# Task to carry out
Reproduce every line of the following material verbatim.

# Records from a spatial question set
※ ※ ※
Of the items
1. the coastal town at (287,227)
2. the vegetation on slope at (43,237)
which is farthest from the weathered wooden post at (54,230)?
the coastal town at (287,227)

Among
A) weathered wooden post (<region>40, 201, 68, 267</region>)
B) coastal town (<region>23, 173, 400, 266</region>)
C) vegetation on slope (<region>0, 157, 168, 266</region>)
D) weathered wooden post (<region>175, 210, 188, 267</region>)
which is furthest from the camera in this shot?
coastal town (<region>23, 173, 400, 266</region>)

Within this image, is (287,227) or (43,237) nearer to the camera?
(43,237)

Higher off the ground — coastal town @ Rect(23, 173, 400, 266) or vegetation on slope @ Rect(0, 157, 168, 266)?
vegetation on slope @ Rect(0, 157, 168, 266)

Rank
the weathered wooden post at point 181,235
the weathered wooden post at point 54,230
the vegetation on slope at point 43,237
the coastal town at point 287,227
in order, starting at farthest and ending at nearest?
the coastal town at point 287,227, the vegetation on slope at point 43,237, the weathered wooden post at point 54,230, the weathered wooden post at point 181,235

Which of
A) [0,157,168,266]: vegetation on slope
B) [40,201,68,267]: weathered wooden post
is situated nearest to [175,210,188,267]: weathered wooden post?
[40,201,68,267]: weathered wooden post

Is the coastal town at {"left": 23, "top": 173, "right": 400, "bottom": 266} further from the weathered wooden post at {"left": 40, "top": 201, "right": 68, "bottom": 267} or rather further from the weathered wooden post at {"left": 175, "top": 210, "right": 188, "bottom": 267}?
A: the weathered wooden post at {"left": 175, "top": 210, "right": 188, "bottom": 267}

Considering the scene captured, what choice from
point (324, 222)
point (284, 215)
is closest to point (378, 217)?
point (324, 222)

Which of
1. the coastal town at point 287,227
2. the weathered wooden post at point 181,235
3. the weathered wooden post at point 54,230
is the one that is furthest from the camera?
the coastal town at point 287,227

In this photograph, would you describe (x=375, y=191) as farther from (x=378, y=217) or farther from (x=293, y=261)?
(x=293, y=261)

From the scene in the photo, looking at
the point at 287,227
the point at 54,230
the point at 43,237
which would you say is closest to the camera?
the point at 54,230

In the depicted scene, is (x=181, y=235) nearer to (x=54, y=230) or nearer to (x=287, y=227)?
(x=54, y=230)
※ ※ ※
# Exercise solution
Of the items
1. the coastal town at (287,227)
2. the vegetation on slope at (43,237)
which is farthest from the weathered wooden post at (54,230)?
the coastal town at (287,227)

Among
A) weathered wooden post (<region>40, 201, 68, 267</region>)
B) coastal town (<region>23, 173, 400, 266</region>)
C) vegetation on slope (<region>0, 157, 168, 266</region>)
D) weathered wooden post (<region>175, 210, 188, 267</region>)
which is furthest from the camera in this shot?
coastal town (<region>23, 173, 400, 266</region>)

Within this image, is (287,227) or (43,237) nearer to the camera?
(43,237)

Higher off the ground — coastal town @ Rect(23, 173, 400, 266) or vegetation on slope @ Rect(0, 157, 168, 266)?
vegetation on slope @ Rect(0, 157, 168, 266)

Rank
the weathered wooden post at point 181,235
the weathered wooden post at point 54,230
the vegetation on slope at point 43,237
the coastal town at point 287,227
in order, starting at farthest and ending at nearest?
the coastal town at point 287,227, the vegetation on slope at point 43,237, the weathered wooden post at point 54,230, the weathered wooden post at point 181,235

Which of
A) [0,157,168,266]: vegetation on slope
B) [40,201,68,267]: weathered wooden post
is situated nearest to [175,210,188,267]: weathered wooden post?
[40,201,68,267]: weathered wooden post

Is the coastal town at {"left": 23, "top": 173, "right": 400, "bottom": 266} further from the weathered wooden post at {"left": 40, "top": 201, "right": 68, "bottom": 267} or rather further from the weathered wooden post at {"left": 175, "top": 210, "right": 188, "bottom": 267}?
A: the weathered wooden post at {"left": 175, "top": 210, "right": 188, "bottom": 267}

Considering the scene captured, what choice from
point (324, 222)
point (284, 215)
is closest to point (378, 217)?
point (324, 222)

Which of
1. the coastal town at point 287,227
2. the weathered wooden post at point 181,235
3. the weathered wooden post at point 54,230
is the one that is furthest from the camera?
the coastal town at point 287,227

In this photograph, would you describe (x=375, y=191) as farther from (x=378, y=217) or farther from (x=293, y=261)?
(x=293, y=261)

From the scene in the photo, looking at
the point at 287,227
the point at 54,230
the point at 43,237
which would you say is closest to the camera?
the point at 54,230

In the depicted scene, is (x=181, y=235) nearer to (x=54, y=230) or nearer to (x=287, y=227)?
(x=54, y=230)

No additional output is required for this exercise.